Выбрать главу

Но Эразм гораздо смелее подымается по ступеням социальной лестницы, чем Себастиан Брант. Его сатира становится особенно резкой, когда речь заходит о господствующих сословиях. Он насмехается над высокомерными дворянами, которые «хоть и не отличаются ничем от последнего поденщика, однако кичатся благородством своего происхождения», и над теми дураками, которые готовы «приравнять этих родовитых скотов к богам» (гл. 42). Достается от него придворным вельможам, а также королям, которые, нимало не заботясь об общем благе, «ежедневно измышляют новые способы набивать свою казну, отнимая у граждан их достояние» (гл. 55). Вполне в духе времени усматривает Эразм в корыстолюбии источник многих современных пороков. С презрением отзывается он о купцах (гл. 48) и делает бога богатства Плутоса отцом г-жи Глупости (гл. 7).

Еще резче отзывается Эразм о священнослужителях. Пренебрегая простыми и ясными заветами Евангелия, князья католической церкви «соперничают с государями в пышности» и, вместо того чтобы самоотверженно пасти своих духовных чад, «пасут только самих себя» (гл. 57). Утопающие в роскоши римские папы ради защиты земных интересов церкви проливают христианскую кровь. «Как будто могут быть у церкви враги злее, нежели нечестивые первосвященники, которые своим молчанием о Христе позволяют забывать о нем, которые связывают его своими гнусными законами, искажают его учение своими за уши притянутыми толкованиями и убивают его своей гнусной жизнью» (гл. 59). Ничуть не лучше обстоит дело с монахами, навлекшими на себя, по словам Эразма, «единодушную ненависть». В своей массе они глубоко невежественны, неопрятны, лицемерны и суеверны. Их благочестие заключается не в делах милосердия, завещанных Христом, а лишь в соблюдении внешних церковных правил. Зато «своей грязью, невежеством, грубостью и бесстыдством эти милые люди, по их собственному мнению, уподобляются в глазах наших апостолам» (гл. 54). Не щадит Эразм и официального богословия, которое он дерзко называет «ядовитым растением». Надутые схоласты, погрязшие в теологических хитросплетениях, готовы любого человека, несогласного с их умозрениями, объявить еретиком, то есть поставить вне закона. Их крикливые проповеди — образец безвкусия и нелепости. При помощи «вздорных выдумок и диких воплей подчиняют» они «смертных своей тирании» (гл. 53, 54).

Во всем этом уже чувствовалось приближение Реформации. У Себастиана Бранта, писавшего значительно раньше, не найти таких резких выпадов против господствовавших феодально-католических кругов. Вместе с тем к насильственному ниспровержению существующих порядков Эразм не призывал.

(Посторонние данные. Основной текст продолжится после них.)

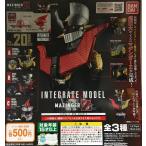 インテグレート モデル マジンガーZ 全3種セット INTEGREAT MODEL MAZINGER Z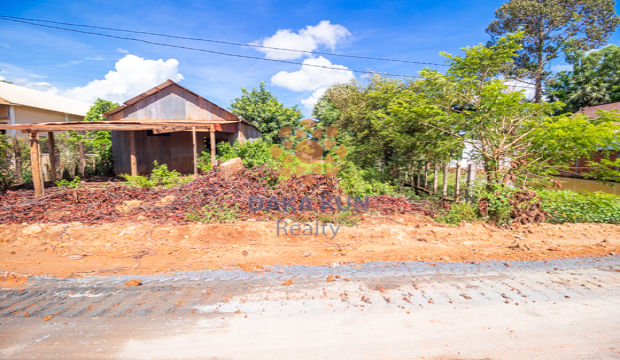 Land for Sale in Krong Siem Reap-Chreav
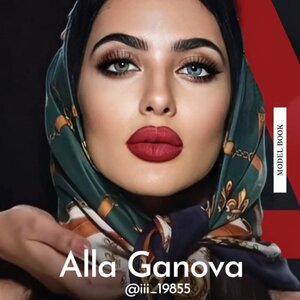 Allv Ganova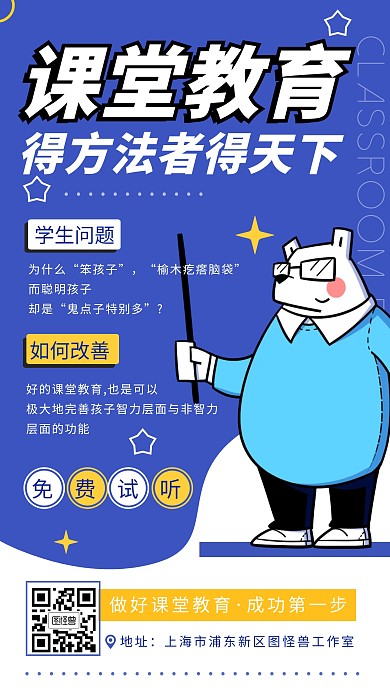 课堂教育学生教育培训插画简约蓝色手机海报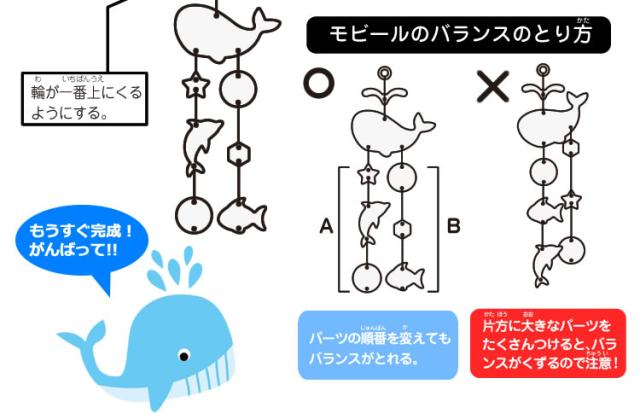 ベビーグッズも大集合 ウッディプッディ公式直営店 まとめ買いで5 Off 40セット 1個 Woodypuddy 工作キット モビール 海のいきもの 木のおもちゃ 工 その他知育玩具 教育玩具 Revuemusicaleoicrm Org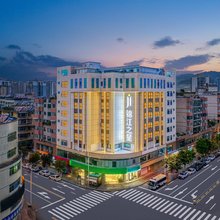 锦江之星酒店(西昌航天大道月亮湖湿地公园店)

Все свои надежды, подобно Бранту, возлагал он на облагораживающую силу мудрого слова. Впрочем, окружающий мир не казался ему таким простым и понятным, как автору «Корабля дураков». Брант знал только две краски: черную и белую. Линии у него всегда отчетливые и густые. И на жизненные явления смотрел он, можно сказать, в упор. У Эразма картина мира утрачивает свою наивную лубочность. Рисунок его отличается тонкостью и одновременно сложностью. То, что у Бранта выглядит плоским и однозначным, у Эразма приобретает глубину и многозначность. Разве мудрость, чрезмерно вознесшаяся над жизнью, не превращается в глупость? Разве навыки и представления тысяч людей, на которых свысока взирают одинокие мудрецы, не коренятся подчас в самой человеческой природе? Где же здесь глупость, а где мудрость? Ведь «глупость» может оказаться мудростью, если она вырастает из потребностей жизни. И разве то, что говорит в начале книги г-жа Глупость, не содержит крупиц истины? Мечты мудрейшего Платона о совершенном общественном устройстве так и остались мечтами, ибо не имели под собой твердой жизненной почвы. Не философы творят историю. И если под «глупостью» разуметь отсутствие отвлеченной идеальной мудрости, то словоохотливая богиня права, утверждая, что «Глупость создает государства, поддерживает власть, религию, управление и суд» (гл. 27). Впрочем, очевидна здесь и сатирическая тенденция. Ведь то, что Эразм видел вокруг себя, — достойно было самого решительного осуждения. На каждом шагу можно было столкнуться с несправедливостью, жестокостью и обскурантизмом, то есть с вопиющими проявлениями вредоносной «глупости».

Эразм знает, что с незапамятных времен существовал разрыв между гуманистическим идеалом и реальной жизнью. Линия жизни не совпадала с линией мудрости. Ему это горько сознавать. К тому же мед жизни повсюду «отравлен желчью» (гл. 31), а «людская сутолока» так напоминает жалкую возню мух или комаров (гл. 48).